Re: Disk usage is more than double the snapshots exclusive data

[Date Prev][Date Next][Thread Prev][Thread Next][Date Index][Thread Index]

 



Vianney Stroebel posted on Thu, 15 Jun 2017 11:44:34 +0200 as excerpted:

> On a backup drive for a home computer, disk usage as shown by 'btrfs fi
> show' is more than double the snapshots exclusive data as shown by
> "btrfs qgroup show" (574 GB vs 265 GB).
> 
> I've done a lot of research online and I couldn't find any answer to
> this problem.
> 
> Output of some commands:
> 
> sudo btrfs fi show
> Label: 'btrfs-backup'  uuid: [...]
> 	Total devices 1 FS bytes used 573.89GiB
> 	devid    1 size 698.64GiB used 697.04GiB path /dev/sdb1
> 
> btrfs fi df /mnt/btrfs-backup
> Data, single: total=670.01GiB, used=564.26GiB
> System, DUP: total=8.00MiB, used=112.00KiB
> System, single: total=4.00MiB, used=0.00B
> Metadata, DUP: total=13.50GiB, used=8.64GiB
> Metadata, single: total=8.00MiB, used=0.00B
> GlobalReserve, single: total=512.00MiB, used=14.95MiB

[Summary of quote-omitted: kernel 4.10.0 ubuntu, progs 4.9.1, subvolume 
total exclusive 265.23GB]

Five points to make here, two explaining the data that you may be 
misunderstanding, and three recommendations.

But first a disclaimer.  Note that I'm a btrfs user and list regular, but 
not a dev.  So if a btrfs dev says different, go with what they say, not 
what I say.  Also, my particular use-case doesn't use either quotas or 
snapshots, so no personal experience with them, with my knowledge there 
being from the list.  But this is list-common knowledge, and my reply 
will mean others don't have to.

The recommendations:

1) Try: btrfs balance start -dusage=0 -musage=0 /mnt/btrfs-backup

That should quickly get rid of the unused single-mode system and metadata 
chunks, which are an artifact from the way older mkfs.btrfs created the 
filesystem.  Newer mkfs.btrfs doesn't create them any more, but you still 
have to remove the ones created by old mkfs.btrfs with a manual balance.

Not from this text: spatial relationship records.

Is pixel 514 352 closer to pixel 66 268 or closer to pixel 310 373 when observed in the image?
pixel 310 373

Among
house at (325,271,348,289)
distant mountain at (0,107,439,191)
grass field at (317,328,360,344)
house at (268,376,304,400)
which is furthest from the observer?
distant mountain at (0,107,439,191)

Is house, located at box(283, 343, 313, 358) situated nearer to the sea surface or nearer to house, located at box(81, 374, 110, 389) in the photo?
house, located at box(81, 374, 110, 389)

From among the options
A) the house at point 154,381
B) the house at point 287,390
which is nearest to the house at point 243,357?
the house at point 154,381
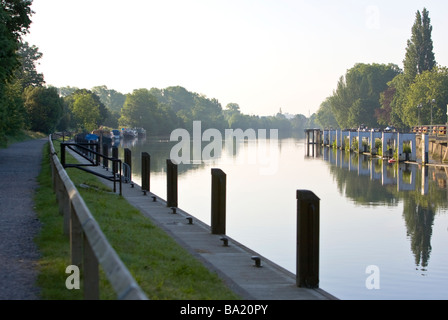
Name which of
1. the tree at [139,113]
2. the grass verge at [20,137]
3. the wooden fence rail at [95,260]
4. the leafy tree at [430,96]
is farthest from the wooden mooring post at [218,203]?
the tree at [139,113]

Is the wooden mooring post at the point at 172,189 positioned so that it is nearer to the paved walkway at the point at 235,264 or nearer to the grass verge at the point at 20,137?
the paved walkway at the point at 235,264

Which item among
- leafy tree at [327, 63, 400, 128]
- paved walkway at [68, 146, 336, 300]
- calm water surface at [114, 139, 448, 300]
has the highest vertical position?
leafy tree at [327, 63, 400, 128]

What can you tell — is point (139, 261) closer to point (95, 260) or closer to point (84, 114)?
point (95, 260)

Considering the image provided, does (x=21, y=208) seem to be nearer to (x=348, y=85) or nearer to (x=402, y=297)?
(x=402, y=297)

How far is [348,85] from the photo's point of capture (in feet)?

It might or might not free up additional space from the used single data 
and dup metadata chunks as well.

2) See that devid line under btrfs fi show?  That displays how much space 
is actually allocated (see explanation points for discussion), and by 
subtraction, what remains unallocated, on the filesystem.

You only have about a gig and a half actually unallocated, which is 
alarmingly small.  You really want a few GiB unallocated, at least, in 
ordered to allow btrfs balance, should you need to run it, to do its 
thing.

And actually, btrfs global reserve (which is part of metadata, so 
metadata used will never show zero because the global reserve comes from 
it too) is normally not used at all -- that the reported usage there 
isn't zero indicates that btrfs DID run out of normal space at one point 
and had to use its reserves!  That demonstrates the severity of your 
situation!

You're going to need to try to reduce unused allocations.  I'll explain 
how it works in the explanation below, but here's what you're going to 
try to do (N being a percentage, so 0-100):

btrfs balance start -musage=N /mnt/btrfs-backup

btrfs balance start -dusage=N /mnt/btrfs-backup

You'll need to start small, say with 10 in place of the N.  That says 
only try to balance chunks 10% or less full.  The rebalance process 
rewrites chunks, combining partially full ones in the process, so with 
usage=10, if there's any chunks with that little usage to balance, the 
balance will create one new one to write into, and should be able to fit 
at least 10 old ones, 10% full or less, into it.  So you'll free 9 of the 
10. =:^)

Your goal will be at least 10 GiB unallocated before you stop.  Given a 
filesystem size of 698.64 GiB, that means you'll want to try to get the 
devid line usage below 688 GiB.

But of course you may not have that many that are only 10% full, so you 
may have to go higher to free enough space.  Try 20, 30, 50...  Above 50% 
however, things will slow down as 50% full means you rewrite two to 
recover one, 67% means rewriting three to recover one, etc.  And the 
fuller they are the longer they will take to write!  So if you get what 
you need with 10, great, but you may have to go higher and take longer to 
rewrite it all, and once you hit 67%, you'll be taking long enough to 
write and getting little enough back, that it's probably not worth even 
trying anything higher.

If at any point you get an error saying there wasn't enough space, you'll 
need to try something lower.  If usage=10 fails, try usage=5, down to 
usage=1 if necessary.  Then try increasing it again, say 1, 2, 5...  The 
more space you get unallocated, the easier it'll be, until at several 
gigs, you shouldn't have to worry about running out of space any more.  
That's why I recommended a goal of at least 10 GiB unallocated.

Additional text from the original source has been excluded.